In Minneapolis, African Refugees See American Dream In Tatters
African refugees living in Minneapolis were already struggling with their "American dream" when George Floyd died in police custody.
Now their dream is in tatters and they have joined their African American "brothers" in the streets to protest racism in their adopted homeland.
"I came here for freedom. My country was at war," said Tiha Jibi, who arrived from South Sudan at age 15.
"I end up having two boys, 10 and six, who are afraid because we are not white," she said, full of rage.
Leaving her family and her country was hard, as was the journey to get to the United States, but she was determined to pursue her own American dream of peace, equality and democracy.
Now, she realizes, "it's all a lie. Now we have to face that reality."
That's why she has been marching to protest the death at the hands of a white police officer of George Floyd, a 46-year-old African American man whose killing has sparked nationwide protests and clashes with police.

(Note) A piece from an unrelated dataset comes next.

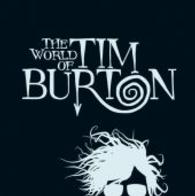 The World of Tim Burton : Katalog zur Ausstellung im Max Ernst Museum Brühl des LVR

"I came here as a refugee but not as a white refugee," she said. "My permanent home is the US and my permanent color is black. I have to protest."
The state of Minnesota, where Minneapolis is located, has the highest percentage of refugees per inhabitant in the whole country, with two percent of the US population but 13 percent of its refugees, according to the most recent census.
Among them are a large number of people from the Horn of Africa -- Ethiopians and Somalis -- whose presence in the marches was noticeable because of the colorful robes worn by the women.
Deka Jama, a 24-year-old woman who came to the United States from Somalia in 2007, showed up with friends, all of them veiled, to protest the discrimination that met them in their new homeland.
"We thought that everyone would be equal, that we would not be judged by religion, by color, by our dresses. That's not how we were welcomed," she told AFP.
She feels a close affinity to African Americans, many of them descended from slaves and who have been Americans for generations.
There is "something connects us," she said. "We are all dehumanized, regardless of our cultural differences. We have to be here for them."
Minnesota's Somali community has a source of pride, though, in Ilhan Omar, a 37-year-old born in Mogadishu who was elected to Congress in 2018.
But she too has been the target of racial abuse, death threats and slander. Last summer, President Donald Trump said that she and three other women of color in Congress should "go back" to their countries of origin.
For the past week, Omar has often been asked to comment on the situation. She has not held back from telling people that, beyond acts of police violence, Americans have to address the core issue of inequality in the country.
"So many people know a social and economic neglect," Omar said on Sunday.
According to Minnesota Compass, a website that tracks the state's demographics, families from Africa are particularly hard hit.
In 2016, 12 percent of the population of Minnesota was living under the poverty line, but that number rose to 31 percent among the Ethiopian community and 55 percent among Somalis.
That has meant that for many refugees, an important facet of the American dream -- social mobility -- has broken down over time.
And the riots that have followed some protests have not helped their plight, since some of the looted businesses were immigrant-owned.
"I am very disappointed, very disappointed," Ahmed, a 42-year-old who arrived from Ethiopia a decade ago, said as he took in the blackened ruins of a burned building.
For him and many others, the major concern is for their children.
One Ethiopian woman, who asked not to be named, said she has four sons and worries that, when they grow up, they too could be subjected to the type of police brutality that took the life of George Floyd.
"This could happen to our children," she said, encouraging protesters marching below on a highway.
You have to support this movement, she said, "to stop racism, for the future."